--- DATA FOR THE TASK ---
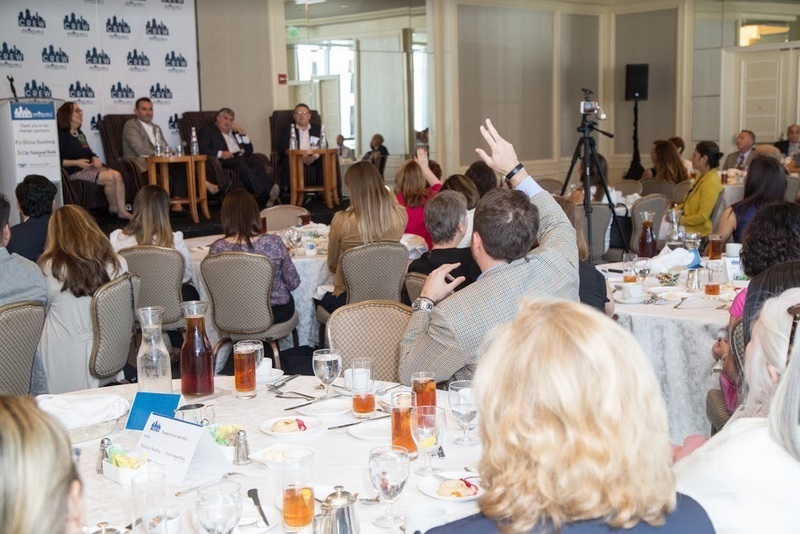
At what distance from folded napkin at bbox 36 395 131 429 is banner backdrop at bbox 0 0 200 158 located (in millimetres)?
8784

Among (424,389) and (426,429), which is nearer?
(426,429)

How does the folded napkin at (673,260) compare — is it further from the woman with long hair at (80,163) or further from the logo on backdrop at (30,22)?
the logo on backdrop at (30,22)

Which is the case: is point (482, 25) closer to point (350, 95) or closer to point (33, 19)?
point (350, 95)

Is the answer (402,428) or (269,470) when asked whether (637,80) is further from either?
(269,470)

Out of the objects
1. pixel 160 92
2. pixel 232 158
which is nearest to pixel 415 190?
pixel 232 158

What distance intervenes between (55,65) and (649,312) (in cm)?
855

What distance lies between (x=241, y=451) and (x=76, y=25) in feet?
32.1

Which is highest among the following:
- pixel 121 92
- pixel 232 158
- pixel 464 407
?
pixel 121 92

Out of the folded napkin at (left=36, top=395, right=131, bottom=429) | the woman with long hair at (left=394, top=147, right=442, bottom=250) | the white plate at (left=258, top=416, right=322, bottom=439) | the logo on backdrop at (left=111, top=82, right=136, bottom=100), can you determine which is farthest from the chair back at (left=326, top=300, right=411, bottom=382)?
the logo on backdrop at (left=111, top=82, right=136, bottom=100)

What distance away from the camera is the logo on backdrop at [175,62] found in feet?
38.3

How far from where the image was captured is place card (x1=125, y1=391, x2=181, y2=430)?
2441mm

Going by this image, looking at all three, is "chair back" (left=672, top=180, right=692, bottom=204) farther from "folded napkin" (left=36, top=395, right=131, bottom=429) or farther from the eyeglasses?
"folded napkin" (left=36, top=395, right=131, bottom=429)

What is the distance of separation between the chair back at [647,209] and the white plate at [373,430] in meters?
5.42

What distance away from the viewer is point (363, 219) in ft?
19.4
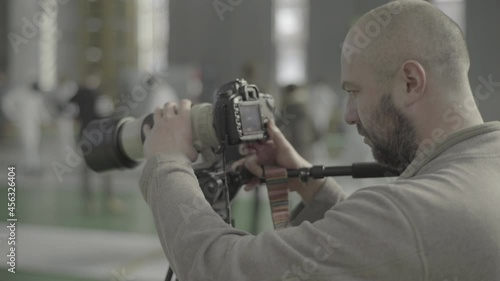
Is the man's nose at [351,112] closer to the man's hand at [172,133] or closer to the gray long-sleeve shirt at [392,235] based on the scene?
the gray long-sleeve shirt at [392,235]

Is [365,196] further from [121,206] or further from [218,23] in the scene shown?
[218,23]

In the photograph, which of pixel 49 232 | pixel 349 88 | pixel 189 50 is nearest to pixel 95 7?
pixel 189 50

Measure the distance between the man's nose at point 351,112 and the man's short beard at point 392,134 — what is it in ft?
0.17

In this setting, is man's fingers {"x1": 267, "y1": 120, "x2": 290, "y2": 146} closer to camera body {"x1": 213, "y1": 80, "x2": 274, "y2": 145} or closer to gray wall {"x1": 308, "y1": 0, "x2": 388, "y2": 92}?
camera body {"x1": 213, "y1": 80, "x2": 274, "y2": 145}

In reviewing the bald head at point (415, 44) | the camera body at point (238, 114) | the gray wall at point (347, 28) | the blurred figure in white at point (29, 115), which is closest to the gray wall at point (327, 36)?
the gray wall at point (347, 28)

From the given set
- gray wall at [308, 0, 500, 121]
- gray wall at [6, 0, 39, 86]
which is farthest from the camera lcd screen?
gray wall at [6, 0, 39, 86]

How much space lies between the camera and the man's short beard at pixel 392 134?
3.64ft

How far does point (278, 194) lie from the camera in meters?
1.48

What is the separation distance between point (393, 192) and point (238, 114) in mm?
459

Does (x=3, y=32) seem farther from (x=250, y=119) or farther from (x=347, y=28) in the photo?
(x=250, y=119)

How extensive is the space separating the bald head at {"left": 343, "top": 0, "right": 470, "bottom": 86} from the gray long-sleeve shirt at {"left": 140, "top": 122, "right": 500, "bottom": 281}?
12 centimetres

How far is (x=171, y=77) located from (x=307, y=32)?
6.66 m

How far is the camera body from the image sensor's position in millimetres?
1336

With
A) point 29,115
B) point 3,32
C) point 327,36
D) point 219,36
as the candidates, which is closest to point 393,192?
point 29,115
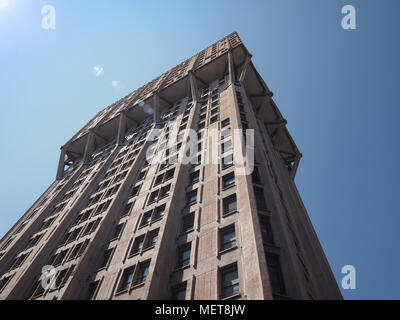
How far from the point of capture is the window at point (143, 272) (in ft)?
59.3

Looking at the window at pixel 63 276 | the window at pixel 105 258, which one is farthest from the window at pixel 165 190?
the window at pixel 63 276

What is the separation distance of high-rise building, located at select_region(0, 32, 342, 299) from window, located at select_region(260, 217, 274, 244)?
6 centimetres

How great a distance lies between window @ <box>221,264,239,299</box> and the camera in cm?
1471

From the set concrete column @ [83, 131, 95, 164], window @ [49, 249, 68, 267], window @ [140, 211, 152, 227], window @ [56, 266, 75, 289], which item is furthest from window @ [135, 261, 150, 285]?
concrete column @ [83, 131, 95, 164]

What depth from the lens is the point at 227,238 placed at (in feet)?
58.6

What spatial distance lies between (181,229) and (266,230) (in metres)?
5.79

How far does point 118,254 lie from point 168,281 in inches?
221

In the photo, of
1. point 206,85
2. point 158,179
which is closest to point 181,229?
point 158,179

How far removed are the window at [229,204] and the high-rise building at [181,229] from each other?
79mm

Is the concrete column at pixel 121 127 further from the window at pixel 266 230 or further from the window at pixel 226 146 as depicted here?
the window at pixel 266 230

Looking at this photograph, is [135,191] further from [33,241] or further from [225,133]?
[33,241]

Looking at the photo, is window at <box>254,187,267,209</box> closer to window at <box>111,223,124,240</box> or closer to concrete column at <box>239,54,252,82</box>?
window at <box>111,223,124,240</box>

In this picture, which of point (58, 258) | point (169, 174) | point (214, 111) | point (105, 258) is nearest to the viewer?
point (105, 258)
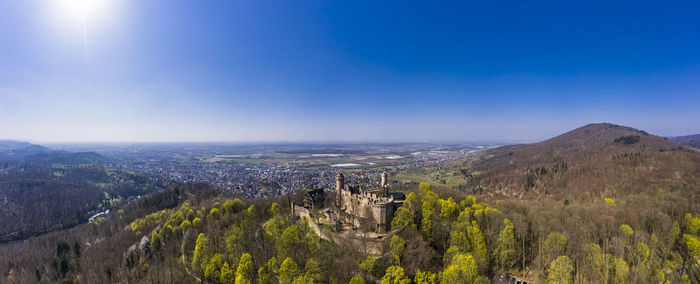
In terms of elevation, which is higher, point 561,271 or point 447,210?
point 447,210

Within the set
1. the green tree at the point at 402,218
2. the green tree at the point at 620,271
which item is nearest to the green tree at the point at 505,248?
the green tree at the point at 620,271

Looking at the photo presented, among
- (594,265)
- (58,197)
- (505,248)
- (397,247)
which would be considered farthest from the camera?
(58,197)

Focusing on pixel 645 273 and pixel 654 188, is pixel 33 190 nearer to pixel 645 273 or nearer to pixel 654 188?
pixel 645 273

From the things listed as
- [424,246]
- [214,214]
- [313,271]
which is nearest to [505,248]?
[424,246]

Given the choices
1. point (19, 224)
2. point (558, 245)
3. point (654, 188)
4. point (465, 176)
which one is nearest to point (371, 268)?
point (558, 245)

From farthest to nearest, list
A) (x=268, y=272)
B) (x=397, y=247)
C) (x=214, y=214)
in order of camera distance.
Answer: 1. (x=214, y=214)
2. (x=268, y=272)
3. (x=397, y=247)

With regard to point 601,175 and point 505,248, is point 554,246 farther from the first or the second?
point 601,175

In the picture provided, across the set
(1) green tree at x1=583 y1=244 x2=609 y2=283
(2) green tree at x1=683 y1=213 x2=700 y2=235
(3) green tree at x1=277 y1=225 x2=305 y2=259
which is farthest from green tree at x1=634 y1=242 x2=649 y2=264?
(3) green tree at x1=277 y1=225 x2=305 y2=259

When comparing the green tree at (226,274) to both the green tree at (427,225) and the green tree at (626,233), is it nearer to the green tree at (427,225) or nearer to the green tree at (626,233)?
the green tree at (427,225)
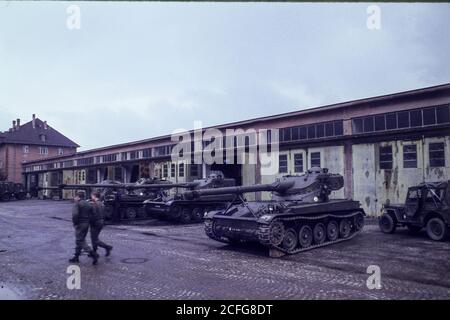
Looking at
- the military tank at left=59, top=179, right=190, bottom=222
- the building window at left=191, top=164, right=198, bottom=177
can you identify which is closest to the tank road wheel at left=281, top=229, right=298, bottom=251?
the military tank at left=59, top=179, right=190, bottom=222

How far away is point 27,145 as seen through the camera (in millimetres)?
60312

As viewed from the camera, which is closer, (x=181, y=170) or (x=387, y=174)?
(x=387, y=174)

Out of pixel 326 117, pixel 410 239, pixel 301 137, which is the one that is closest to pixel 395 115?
pixel 326 117

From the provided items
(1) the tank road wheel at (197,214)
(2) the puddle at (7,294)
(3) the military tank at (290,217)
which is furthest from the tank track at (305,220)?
(1) the tank road wheel at (197,214)

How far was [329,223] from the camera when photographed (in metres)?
13.1

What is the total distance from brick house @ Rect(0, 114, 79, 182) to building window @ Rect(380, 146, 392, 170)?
48596 mm

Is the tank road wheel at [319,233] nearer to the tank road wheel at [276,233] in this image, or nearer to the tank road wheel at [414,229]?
the tank road wheel at [276,233]

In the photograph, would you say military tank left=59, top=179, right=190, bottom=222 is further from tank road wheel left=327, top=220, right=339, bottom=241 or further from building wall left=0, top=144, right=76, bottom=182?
building wall left=0, top=144, right=76, bottom=182

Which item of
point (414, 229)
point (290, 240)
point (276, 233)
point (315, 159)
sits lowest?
point (414, 229)

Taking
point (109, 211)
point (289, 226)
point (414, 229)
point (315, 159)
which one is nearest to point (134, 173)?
point (109, 211)

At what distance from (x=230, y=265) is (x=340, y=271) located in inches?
102

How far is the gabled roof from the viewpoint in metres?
59.6

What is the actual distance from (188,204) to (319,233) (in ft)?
27.3

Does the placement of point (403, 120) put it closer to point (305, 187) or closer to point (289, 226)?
point (305, 187)
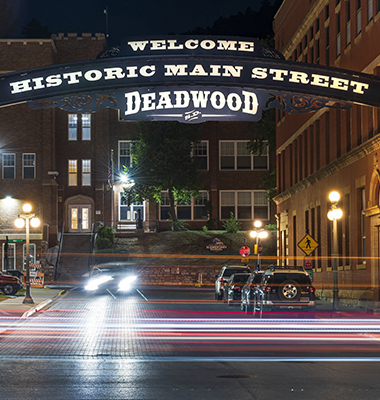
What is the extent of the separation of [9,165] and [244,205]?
67.4ft

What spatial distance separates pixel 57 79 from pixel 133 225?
51.7 metres

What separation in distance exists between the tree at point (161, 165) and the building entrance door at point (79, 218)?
5.13 metres

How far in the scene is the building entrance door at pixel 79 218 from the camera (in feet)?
227

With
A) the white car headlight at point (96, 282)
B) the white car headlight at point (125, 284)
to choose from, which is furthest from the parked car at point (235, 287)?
the white car headlight at point (96, 282)

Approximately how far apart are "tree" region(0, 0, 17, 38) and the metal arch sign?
273ft

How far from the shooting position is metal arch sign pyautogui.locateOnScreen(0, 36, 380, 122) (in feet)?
57.8

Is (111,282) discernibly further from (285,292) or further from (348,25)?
(285,292)

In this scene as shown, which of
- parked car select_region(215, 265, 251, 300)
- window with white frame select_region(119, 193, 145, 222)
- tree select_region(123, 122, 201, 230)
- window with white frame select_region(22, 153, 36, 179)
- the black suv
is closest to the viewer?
---
THE PROBLEM → Beginning with the line that contains "How far is the gabled", repeat every remaining line of the data exactly, the last line included, and omit pictures.

SOLUTION FOR THIS EXERCISE →
How far is the gabled roof from the viewpoint in metres?
59.6

What is the actual distance from (188,204) to (319,233) (in ft)?
27.3

Does the placement of point (403, 120) put it closer to point (305, 187) or closer to point (289, 226)?
point (305, 187)
What is the extent of the separation of [9,165] and [244,205]?
67.4ft

What spatial distance separates pixel 57 79 from pixel 133 225?
51.7 metres

What separation in distance exists between the tree at point (161, 165) and the building entrance door at point (79, 218)?
5.13 metres

How far in the scene is the building entrance door at pixel 79 218 from the camera (in feet)?
227

With
A) the white car headlight at point (96, 282)
B) the white car headlight at point (125, 284)
to choose from, which is furthest from the parked car at point (235, 287)?
the white car headlight at point (96, 282)

Approximately how far apart are "tree" region(0, 0, 17, 38) and the metal arch sign?
273ft

How far from the shooting position is metal arch sign pyautogui.locateOnScreen(0, 36, 380, 122) (in feet)?
57.8

Is (111,282) discernibly further from (285,292) or further from (348,25)?
(285,292)

In this scene as shown, which of
- parked car select_region(215, 265, 251, 300)
- window with white frame select_region(119, 193, 145, 222)
- tree select_region(123, 122, 201, 230)
- window with white frame select_region(22, 153, 36, 179)
- the black suv
is closest to the viewer?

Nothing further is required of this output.